Saturday, May 12, 2018

A theorem of Lee—Yang on root of polynomials

A recent MathOverflow post asked for a proof that the roots of certain polynomials were located on the unit circle. A comment by Richard Stanley pointed to a beautiful theorem of T. D. Lee and C. N. Yang. By the way, these two authors were physicists, got the Nobel prize in physics in 1957, and were the first Chinese scientists to be honored by the Nobel prize.

This theorem appears in an appendix to their paper, Statistical Theory of Equations of State and Phase Transitions.IL Lattice Gas and Ising Model, published in Phys. Review in 1952, and devoted to properties of the partition function of some lattice gases. Here is a discussion of this theorem, following both the initial paper and notes by Shayan Oveis Gharan.

Let $A=(a_{i,j})_{1\leq i,j\leq n}$ be a Hermitian matrix ($a_{i,j}=\overline{a_{j,i}}$ for all $i,j$). Define a polynomial
$F(T) = \sum_{S\subset\{1,\dots,n\}} \prod_{\substack{i\in S \\ j\not\in S}} a_{i,j} T^{\# S}.$

Theorem 1 (Lee-Yang). — If $\lvert a_{i,j}\rvert\leq 1$ for all $i,j$, then all roots of $F$ have absolute value $1$.

This theorem follows from a multivariate result. Let us define
$P(T_1,\dots,T_n) = \sum_{S\subset\{1,\dots,n\}} \prod_{\substack{i\in S \\ j\not\in S}} a_{i,j} \prod_{i\in S} T_i .$
Say that a polynomial $F\in\mathbf C[T_1,\dots,T_n]$ is good if it has no root $(z_1,\dots,z_n)\in\mathbf C^n$ such that $\lvert z_i\rvert <1$ for all $i$.

Proposition 2 (Lee-Yang). — If $\lvert a_{i,j}\rvert\leq 1$ for all $i,j$, then $P$ is good.

For every pair $(i,j)$, set $a^S_{i,j}=a_{i,j}$ if $i$ belongs to $S$, but not $j$, and set $a^S_{i,j}=1$ otherwise. Consequently,
$P(T_1,\dots,T_n) = \sum_{S\subset\{1,\dots,n\}}\prod_{i,j} a^S_{i,j} \prod_{k\in S} T_k.$
In other words, if we define polynomials
$P_{i,j} (T_1,\dots,T_n) = \sum_{S\subset\{1,\dots,n\}} a^S_{i,j} \prod_{k\in S} T_k,$
then $P$ is the “coefficientwise product” of the polynomials $P_{i,j}$.

• [COLLECTED DATA]:
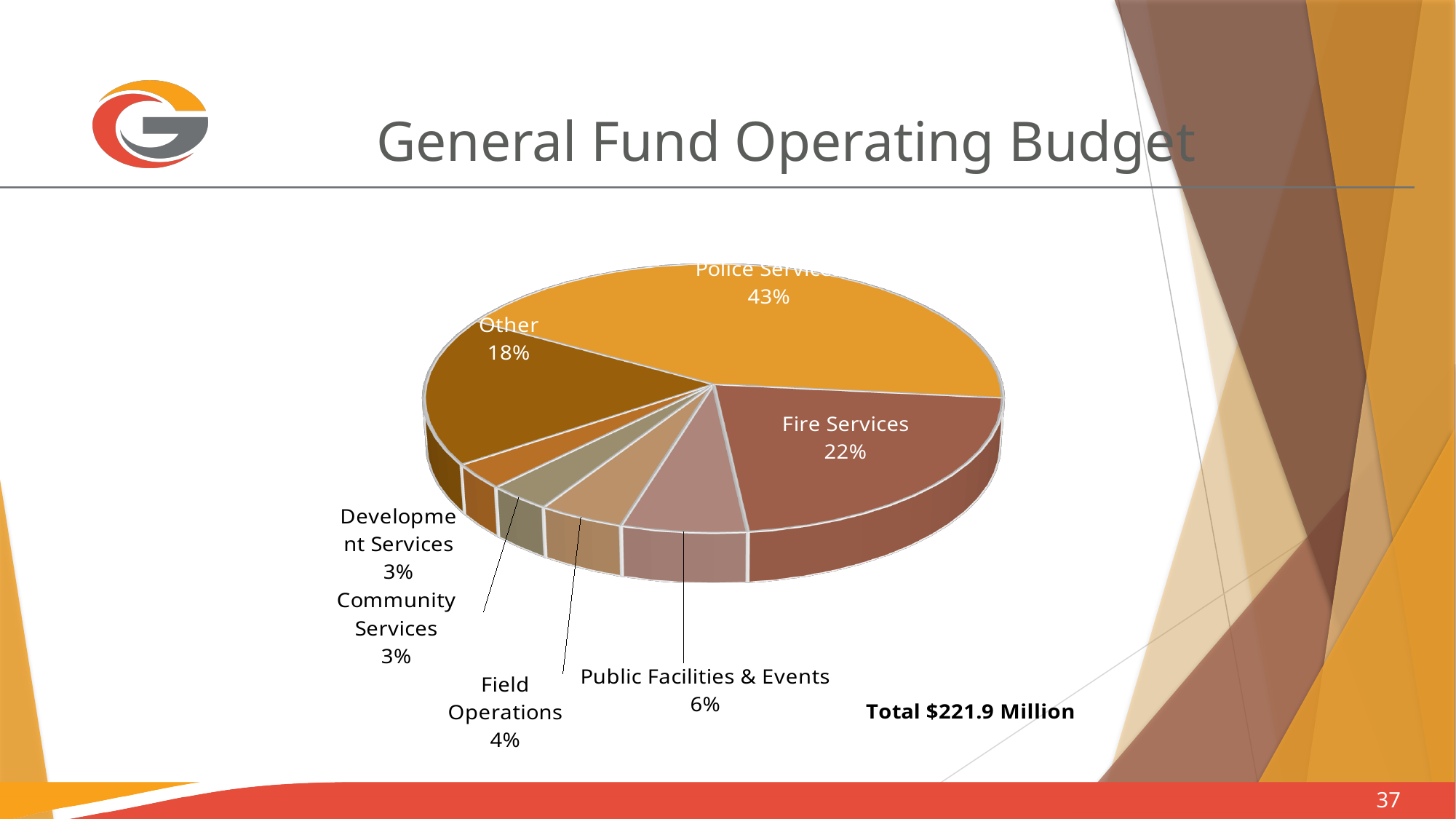
What kind of chart is shown on the slide? Pie chart What is the title of the slide containing the pie chart? General Fund Operating Budget What percentage is shown for Public Facilities & Events? 6% What share does the Other slice represent? 18% What is the total budget amount stated on the slide? $221.9 Million What share of the General Fund Operating Budget goes to Police Services? 43% Which category has the largest slice of the pie? Police Services Which is larger, the Other slice or the Fire Services slice? Fire Services What percentage is shown for Field Operations? 4% What is the difference in percentage points between Police Services and Fire Services? 21 percentage points What percentage of the pie is Fire Services? 22% How many slices does the pie chart have? 7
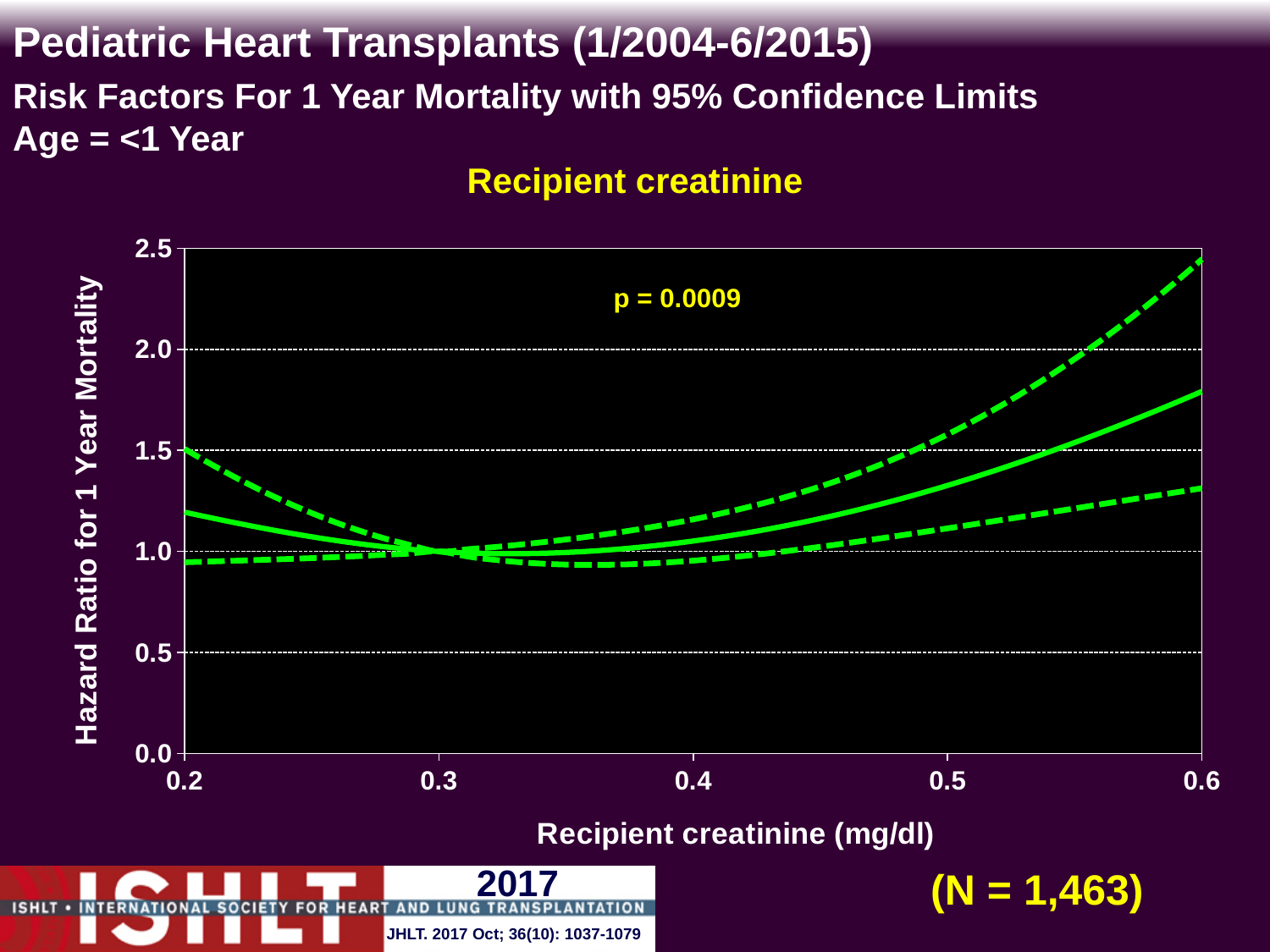
Is the solid hazard ratio line at a recipient creatinine of 0.6 mg/dl greater or less than 1.5? greater Is the solid hazard ratio line at a recipient creatinine of 0.2 mg/dl greater or less than 1.0? greater Is the upper dashed confidence limit at a recipient creatinine of 0.6 mg/dl greater or less than 2.0? greater What p-value is printed on the chart? p = 0.0009 What kind of chart is shown on the slide? line chart How many lines are plotted on the chart? 3 Is the solid hazard ratio line higher at a recipient creatinine of 0.6 mg/dl or at 0.2 mg/dl? 0.6 mg/dl What is the label of the y axis? Hazard Ratio for 1 Year Mortality Does the solid hazard ratio line rise or fall as recipient creatinine increases from 0.3 to 0.6 mg/dl? rise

• [USING THE INFORMATION]:
A. In the Lee–Yang post, write out the part that opens with the words containing "Theorem 1 (Lee-Yang). — If" and closes with "then $P$ is good.", swapping "multivariate" for "multi-variable".
B. According to the Lee–Yang post, in what year did Lee and Yang receive the Nobel prize in physics?
The data have no role in this.

• [RESULTS FOR THE EXERCISE]:
A.
Theorem 1 (Lee-Yang). — If $\lvert a_{i,j}\rvert\leq 1$ for all $i,j$, then all roots of $F$ have absolute value $1$.

This theorem follows from a multi-variable result. Let us define
$P(T_1,\dots,T_n) = \sum_{S\subset\{1,\dots,n\}} \prod_{\substack{i\in S \\ j\not\in S}} a_{i,j} \prod_{i\in S} T_i .$
Say that a polynomial $F\in\mathbf C[T_1,\dots,T_n]$ is good if it has no root $(z_1,\dots,z_n)\in\mathbf C^n$ such that $\lvert z_i\rvert <1$ for all $i$.

Proposition 2 (Lee-Yang). — If $\lvert a_{i,j}\rvert\leq 1$ for all $i,j$, then $P$ is good.

B. 1957